[Start TASK INPUT]
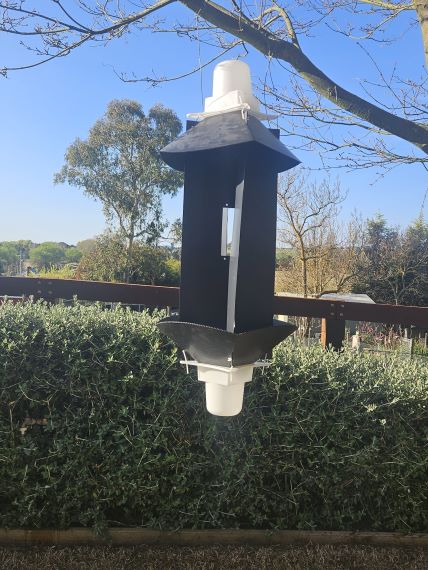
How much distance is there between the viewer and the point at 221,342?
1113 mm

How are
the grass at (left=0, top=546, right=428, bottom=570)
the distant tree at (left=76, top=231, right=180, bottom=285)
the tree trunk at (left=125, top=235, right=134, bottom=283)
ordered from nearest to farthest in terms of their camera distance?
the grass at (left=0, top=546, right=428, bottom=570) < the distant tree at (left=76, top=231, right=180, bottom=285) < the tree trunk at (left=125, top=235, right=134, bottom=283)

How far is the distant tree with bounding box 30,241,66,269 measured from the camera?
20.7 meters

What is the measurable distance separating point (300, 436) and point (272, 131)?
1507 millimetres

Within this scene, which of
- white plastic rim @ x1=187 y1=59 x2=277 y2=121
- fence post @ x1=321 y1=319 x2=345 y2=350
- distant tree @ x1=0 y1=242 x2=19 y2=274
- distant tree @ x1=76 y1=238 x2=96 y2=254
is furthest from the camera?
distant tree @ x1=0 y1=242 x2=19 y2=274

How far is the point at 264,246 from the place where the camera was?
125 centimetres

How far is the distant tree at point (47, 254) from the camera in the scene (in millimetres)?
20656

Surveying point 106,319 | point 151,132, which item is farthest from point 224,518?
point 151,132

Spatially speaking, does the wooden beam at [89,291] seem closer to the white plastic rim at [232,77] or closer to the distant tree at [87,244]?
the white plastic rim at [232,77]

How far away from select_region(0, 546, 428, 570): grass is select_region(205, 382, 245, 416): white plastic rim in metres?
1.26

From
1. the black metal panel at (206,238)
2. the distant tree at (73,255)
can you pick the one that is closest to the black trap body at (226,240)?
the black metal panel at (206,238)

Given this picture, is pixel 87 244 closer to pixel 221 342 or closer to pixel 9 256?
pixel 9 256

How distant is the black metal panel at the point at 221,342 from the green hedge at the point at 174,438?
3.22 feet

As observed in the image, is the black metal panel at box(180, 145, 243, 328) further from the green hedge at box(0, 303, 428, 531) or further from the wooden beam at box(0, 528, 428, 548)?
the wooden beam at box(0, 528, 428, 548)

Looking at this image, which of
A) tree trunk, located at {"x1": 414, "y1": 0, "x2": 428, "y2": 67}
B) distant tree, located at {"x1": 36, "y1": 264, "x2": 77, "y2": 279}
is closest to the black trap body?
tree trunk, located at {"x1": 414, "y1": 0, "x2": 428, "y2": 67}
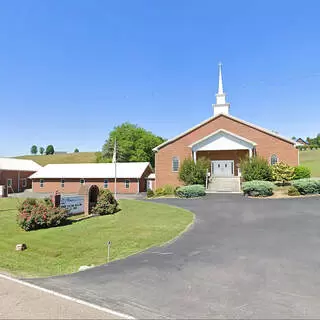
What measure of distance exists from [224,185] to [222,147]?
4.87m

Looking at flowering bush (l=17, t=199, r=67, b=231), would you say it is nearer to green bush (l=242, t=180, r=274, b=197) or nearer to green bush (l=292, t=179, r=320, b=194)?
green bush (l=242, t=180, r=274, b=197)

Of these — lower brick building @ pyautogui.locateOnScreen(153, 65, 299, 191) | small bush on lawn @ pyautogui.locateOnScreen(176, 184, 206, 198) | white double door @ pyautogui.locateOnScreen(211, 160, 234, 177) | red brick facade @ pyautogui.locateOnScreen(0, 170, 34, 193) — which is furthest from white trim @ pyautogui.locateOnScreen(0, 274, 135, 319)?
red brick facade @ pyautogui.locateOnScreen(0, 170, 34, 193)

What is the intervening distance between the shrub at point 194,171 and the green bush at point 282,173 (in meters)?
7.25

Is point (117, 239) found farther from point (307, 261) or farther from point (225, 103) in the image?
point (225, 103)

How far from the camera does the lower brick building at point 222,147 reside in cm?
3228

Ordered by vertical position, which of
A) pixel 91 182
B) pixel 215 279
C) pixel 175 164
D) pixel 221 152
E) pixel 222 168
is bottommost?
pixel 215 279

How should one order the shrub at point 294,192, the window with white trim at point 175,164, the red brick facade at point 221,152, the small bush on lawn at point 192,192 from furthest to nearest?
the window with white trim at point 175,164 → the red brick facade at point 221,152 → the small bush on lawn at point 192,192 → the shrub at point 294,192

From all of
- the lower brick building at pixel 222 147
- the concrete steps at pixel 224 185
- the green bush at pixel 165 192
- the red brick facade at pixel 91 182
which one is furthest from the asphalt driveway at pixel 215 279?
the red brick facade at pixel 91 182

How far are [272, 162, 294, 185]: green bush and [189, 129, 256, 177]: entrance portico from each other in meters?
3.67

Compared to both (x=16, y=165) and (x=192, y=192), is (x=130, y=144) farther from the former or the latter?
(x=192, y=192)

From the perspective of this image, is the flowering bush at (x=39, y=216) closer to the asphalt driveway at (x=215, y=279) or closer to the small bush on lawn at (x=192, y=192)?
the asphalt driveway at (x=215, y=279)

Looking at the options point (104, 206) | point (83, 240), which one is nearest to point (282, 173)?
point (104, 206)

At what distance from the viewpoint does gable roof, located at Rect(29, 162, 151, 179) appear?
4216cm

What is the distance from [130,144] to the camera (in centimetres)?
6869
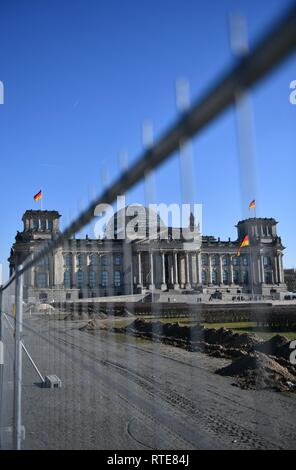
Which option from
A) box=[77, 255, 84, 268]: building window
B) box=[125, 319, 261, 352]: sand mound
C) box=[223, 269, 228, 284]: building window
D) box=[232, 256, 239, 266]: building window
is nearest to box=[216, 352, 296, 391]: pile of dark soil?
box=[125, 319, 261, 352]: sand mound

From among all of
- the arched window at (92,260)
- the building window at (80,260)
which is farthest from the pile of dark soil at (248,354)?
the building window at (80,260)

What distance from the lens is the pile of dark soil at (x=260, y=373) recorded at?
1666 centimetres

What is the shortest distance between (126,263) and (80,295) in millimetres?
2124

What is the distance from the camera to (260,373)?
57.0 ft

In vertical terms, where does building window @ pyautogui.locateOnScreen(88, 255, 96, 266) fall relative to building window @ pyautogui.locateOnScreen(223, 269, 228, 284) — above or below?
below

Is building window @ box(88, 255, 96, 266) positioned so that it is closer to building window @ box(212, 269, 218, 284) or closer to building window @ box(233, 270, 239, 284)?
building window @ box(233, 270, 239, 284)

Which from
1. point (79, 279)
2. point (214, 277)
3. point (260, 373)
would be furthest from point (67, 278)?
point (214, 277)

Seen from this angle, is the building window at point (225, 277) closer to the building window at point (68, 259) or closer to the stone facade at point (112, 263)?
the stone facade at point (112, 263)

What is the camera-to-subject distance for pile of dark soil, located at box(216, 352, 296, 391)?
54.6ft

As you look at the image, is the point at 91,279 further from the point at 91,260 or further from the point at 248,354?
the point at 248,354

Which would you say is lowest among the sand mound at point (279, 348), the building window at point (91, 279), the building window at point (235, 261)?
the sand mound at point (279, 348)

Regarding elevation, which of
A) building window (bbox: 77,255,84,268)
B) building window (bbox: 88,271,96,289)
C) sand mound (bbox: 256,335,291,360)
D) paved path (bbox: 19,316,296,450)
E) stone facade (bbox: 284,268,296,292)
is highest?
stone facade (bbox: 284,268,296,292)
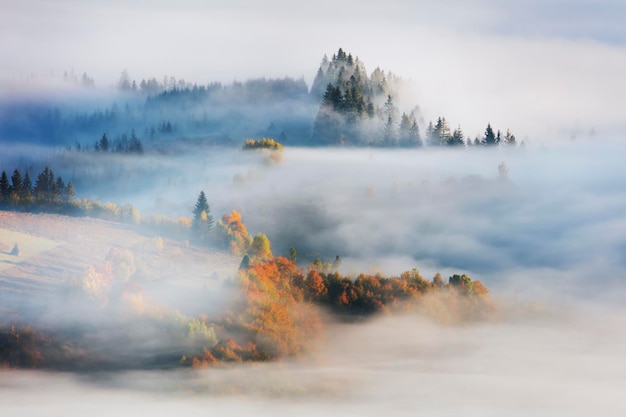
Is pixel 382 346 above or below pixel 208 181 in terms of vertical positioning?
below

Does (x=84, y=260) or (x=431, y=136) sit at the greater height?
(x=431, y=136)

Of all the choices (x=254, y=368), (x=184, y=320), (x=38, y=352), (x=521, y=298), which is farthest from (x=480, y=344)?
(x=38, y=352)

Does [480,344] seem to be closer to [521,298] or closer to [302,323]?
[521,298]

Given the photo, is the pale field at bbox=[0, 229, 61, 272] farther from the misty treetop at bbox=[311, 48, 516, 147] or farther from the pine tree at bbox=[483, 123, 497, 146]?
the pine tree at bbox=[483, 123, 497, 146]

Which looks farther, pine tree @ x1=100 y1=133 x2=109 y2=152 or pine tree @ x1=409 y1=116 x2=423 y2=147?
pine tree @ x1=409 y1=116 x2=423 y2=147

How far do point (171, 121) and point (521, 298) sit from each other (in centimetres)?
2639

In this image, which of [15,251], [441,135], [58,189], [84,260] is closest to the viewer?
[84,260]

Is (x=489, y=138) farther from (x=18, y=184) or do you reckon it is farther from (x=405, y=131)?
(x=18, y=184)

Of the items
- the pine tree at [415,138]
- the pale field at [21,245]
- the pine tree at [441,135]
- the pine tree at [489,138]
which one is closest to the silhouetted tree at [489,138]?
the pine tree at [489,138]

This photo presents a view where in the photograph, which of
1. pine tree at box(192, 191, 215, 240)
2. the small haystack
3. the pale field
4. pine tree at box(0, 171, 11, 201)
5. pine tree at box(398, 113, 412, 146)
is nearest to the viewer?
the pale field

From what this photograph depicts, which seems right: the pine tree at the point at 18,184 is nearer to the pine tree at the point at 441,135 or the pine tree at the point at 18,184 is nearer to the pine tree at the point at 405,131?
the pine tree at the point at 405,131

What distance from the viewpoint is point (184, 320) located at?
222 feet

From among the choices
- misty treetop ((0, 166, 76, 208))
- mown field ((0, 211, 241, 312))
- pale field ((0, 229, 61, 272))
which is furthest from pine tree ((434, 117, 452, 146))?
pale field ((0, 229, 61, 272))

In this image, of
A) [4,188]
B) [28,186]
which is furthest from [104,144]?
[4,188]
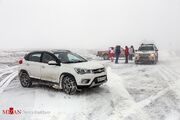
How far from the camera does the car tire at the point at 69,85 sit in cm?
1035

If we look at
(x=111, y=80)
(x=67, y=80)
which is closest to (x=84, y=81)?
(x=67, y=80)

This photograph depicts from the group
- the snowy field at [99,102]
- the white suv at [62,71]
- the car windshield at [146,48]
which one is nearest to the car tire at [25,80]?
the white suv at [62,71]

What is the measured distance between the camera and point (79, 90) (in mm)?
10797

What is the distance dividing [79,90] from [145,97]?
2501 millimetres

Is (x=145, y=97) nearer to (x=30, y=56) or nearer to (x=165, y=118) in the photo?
[End TASK INPUT]
> AIM OF THE TASK: Copy out the rows from the line containing "What is the intervening" through the line containing "the window with white trim at point 175,164 →", changing "bottommost" to "lowest" and keeping everything else the same.

> THE OUTPUT:
What is the intervening distance between the shrub at point 194,171 and the green bush at point 282,173 (in meters)?
7.25

Is point (117, 239) found farther from point (307, 261) or farther from point (225, 103) in the image?
point (225, 103)

How far from the camera does the lower brick building at point 222,147 reside in cm?
3228

Ordered by vertical position, which of
A) pixel 91 182
B) pixel 215 279
C) pixel 175 164
D) pixel 221 152
E) pixel 222 168
is lowest?
pixel 215 279

How should one order the shrub at point 294,192, the window with white trim at point 175,164, the red brick facade at point 221,152, the small bush on lawn at point 192,192 from furthest to nearest?
the window with white trim at point 175,164 → the red brick facade at point 221,152 → the small bush on lawn at point 192,192 → the shrub at point 294,192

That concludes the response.